What Is a Master Trust?
A master trust is a legal entity that holds assets for multiple trusts, pension plans, and other fiduciary investments. It is commonly used in the UK and Ireland as a pooled vehicle for managing investments and consolidating assets in one place to simplify investor’s financial management. Master trusts are easy to set up and relatively low-cost to manage, allowing investors to pool their assets and expense ratios.
Advantages of Investing in a Master Trust
Master trusts offer a range of advantages compared to traditional investments, particularly for those with relatively small amounts of money to invest. They can be easier to manage than more complex investments, with fewer paperwork and a simplified investment process. Plus, master trusts are often more tax-efficient than other options and offer better diversification compared to individual trusts.
Examples of Master Trusts
Examples of master trusts in the UK include Legal & General, Standard Life Investment MasterTrust and Royal London, while two of the largest in Ireland are the Irish Life and Zurich Momentum Master Trusts. All of these offer investors a range of investment options and benefits.

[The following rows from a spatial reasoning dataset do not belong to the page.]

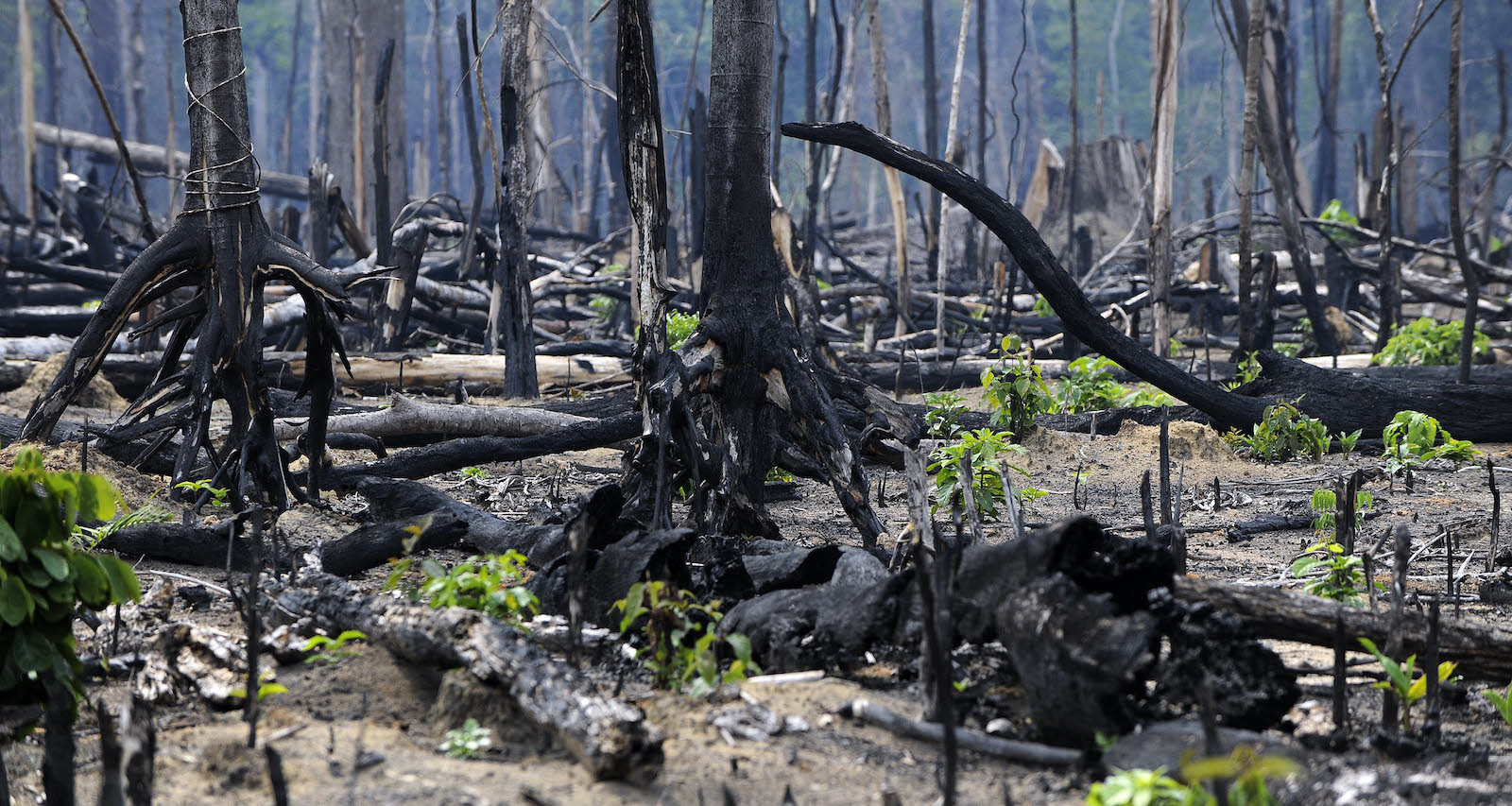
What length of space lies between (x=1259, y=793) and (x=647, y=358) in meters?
3.12

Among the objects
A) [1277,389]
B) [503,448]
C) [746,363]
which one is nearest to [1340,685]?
[746,363]

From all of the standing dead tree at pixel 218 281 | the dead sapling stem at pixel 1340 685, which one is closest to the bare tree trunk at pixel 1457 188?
the dead sapling stem at pixel 1340 685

What You Need to Know About Master Trusts
When considering a master trust, investors should be aware of the fees involved and the associated risks. It is also important to carefully review the trust deed and other related documents, as the trustee may have powers to change the terms and structure of the trust during its lifetime. Investors should conduct thorough research into potential master trusts and ensure that any tax or legal advice is up to date.